DecisionOps Documentation
IDE & MCP

Connect From Codex

Use this guide when you want to connect DecisionOps to Codex. Codex uses a user-level MCP configuration, so one setup can work across multiple repositories as long as you choose the right organization, project, and repository context when you install or update the entry.

Use this guide when you want to connect DecisionOps to Codex. Codex uses a user-level MCP configuration, so one setup can work across multiple repositories as long as you choose the right organization, project, and repository context when you install or update the entry.

What You Need First

Make sure you have:

  • Codex installed and working locally
  • access to the DecisionOps organization and project you want to use
  • permission to edit ~/.codex/config.toml

In the current platform catalog, the default DecisionOps server for Codex is:

  • server name: decision-ops-mcp
  • server URL: https://api.aidecisionops.com/mcp

Set Up The MCP Entry

Open DecisionOps in the browser and go to /integrations/agents. Choose Codex, then select the organization, project, and repository context you want the install details to represent. This page is the safest place to start because it generates the values for the current workspace instead of relying on memory or copied snippets from another repository.

Add or verify the MCP server entry in ~/.codex/config.toml. The exact surrounding structure can vary with your local Codex setup, but the entry should point to the DecisionOps MCP server name and URL shown above. If you already have an older DecisionOps entry, update it rather than keeping two different server definitions.

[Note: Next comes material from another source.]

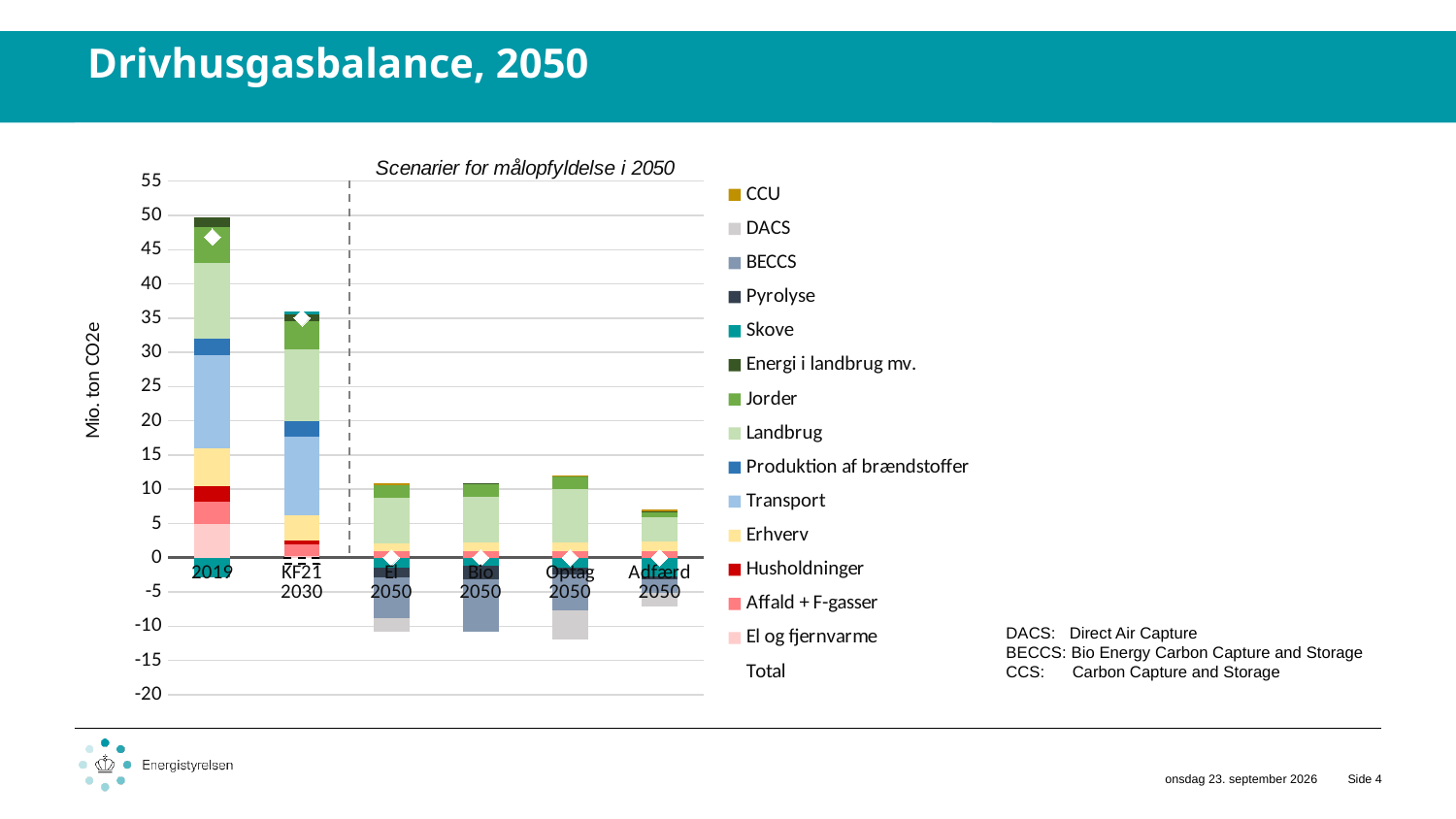
What kind of chart is shown on the slide? Stacked bar chart Is the top of the stacked bar for KF21 2030 greater or less than 30? greater Is the bottom of the stacked bar for Adfærd 2050 greater or less than -10? greater Which has the larger total, 2019 or KF21 2030? 2019 Do the total values (diamond markers) rise or fall from 2019 to the 2050 scenarios? fall How many categories are shown along the x axis of the chart? 6 Is the top of the stacked bar for 2019 greater or less than 45? greater What is the label of the y axis of the chart? Mio. ton CO2e Which category has the highest total greenhouse gas balance in the chart? 2019 What text is shown above the 2050 scenario bars in the chart? Scenarier for målopfyldelse i 2050 How many entries does the chart's legend list? 15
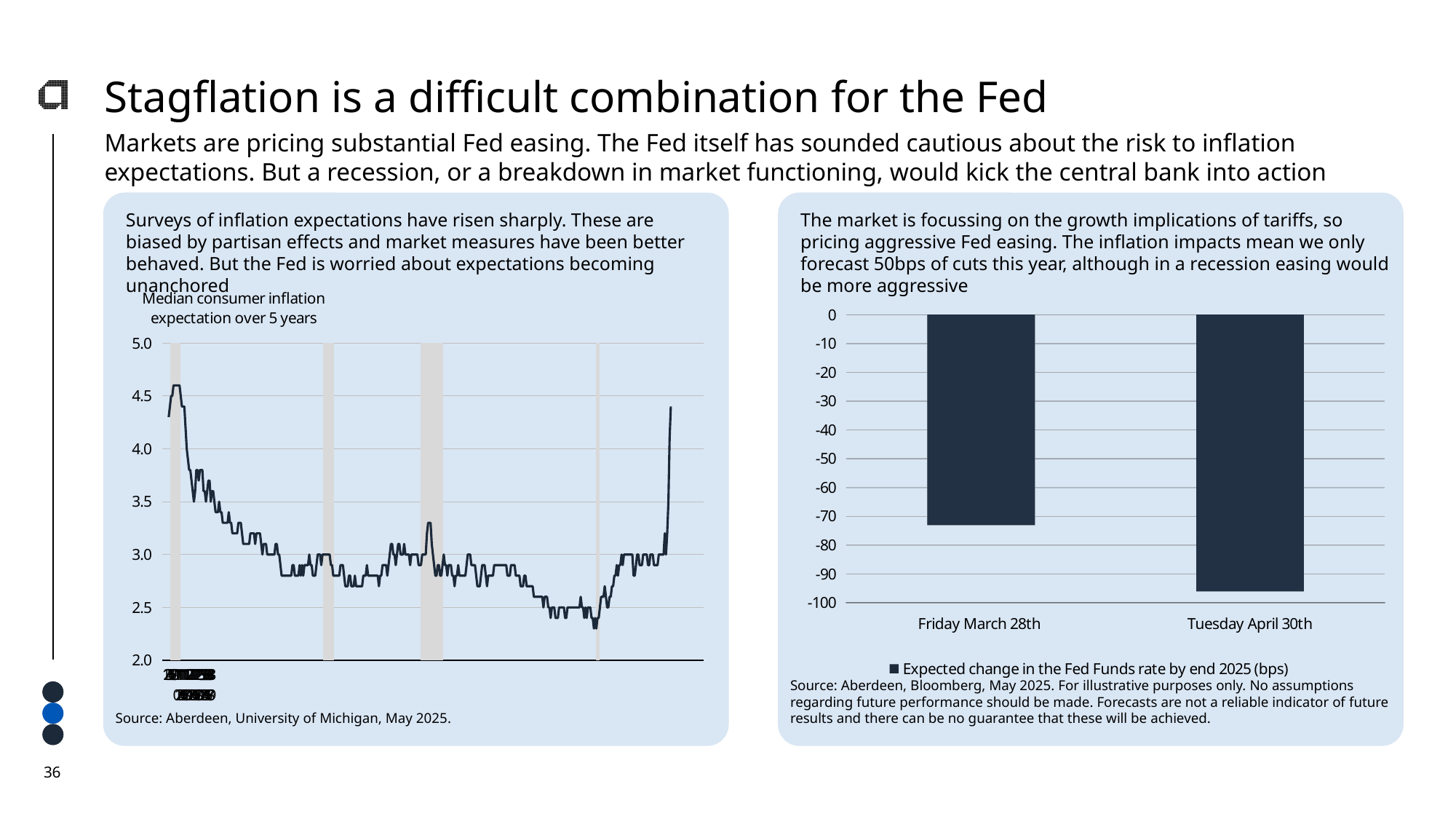
In the bar chart on the right, what is the legend entry for the series? Expected change in the Fed Funds rate by end 2025 (bps) What kind of chart is the chart on the left of the slide? line chart In the bar chart on the right, how many categories are shown on the x axis? 2 In the bar chart on the right, which category has the lowest value? Tuesday April 30th In the line chart on the left, is the final value at the right end of the line greater or less than 4.0? greater What is the title of the line chart on the left? Median consumer inflation expectation over 5 years In the bar chart on the right, is the value for Friday March 28th greater or less than -70? less In the bar chart on the right, which category has the higher value, Friday March 28th or Tuesday April 30th? Friday March 28th In the line chart on the left, is the lowest point of the line greater or less than 2.5? less In the bar chart on the right, how many series does the legend list? 1 What kind of chart is the chart on the right of the slide? bar chart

Because Codex uses a user-level config file, be careful when you switch between workspaces. A stale organization, project, or repository reference can make the connection succeed technically while publishing into the wrong context.

Trigger Authorization

After saving the config, invoke any DecisionOps MCP tool in Codex. The first tool call normally triggers an interactive login and consent handoff. Your browser opens to DecisionOps, where you may need to sign in, confirm the organization you are authorizing, and allow the MCP client to act on your behalf.

When the consent flow finishes, return to Codex and retry the exact same tool call. The first call establishes the auth challenge; the retry is what confirms the client can now use the granted token.

Confirm The Connection

Go back to /integrations/agents in the dashboard and confirm that Codex appears in the connected clients list. If the connection is active, you can continue with:

Troubleshooting

If Codex does not discover the server, verify that you edited ~/.codex/config.toml and not a different project-level file. If you keep seeing repeated auth prompts, complete consent in the browser and then retry the same tool call instead of moving straight to a new one. If tool calls work but target the wrong workspace, regenerate the install details from /integrations/agents and update the organization, project, or repository values in your config.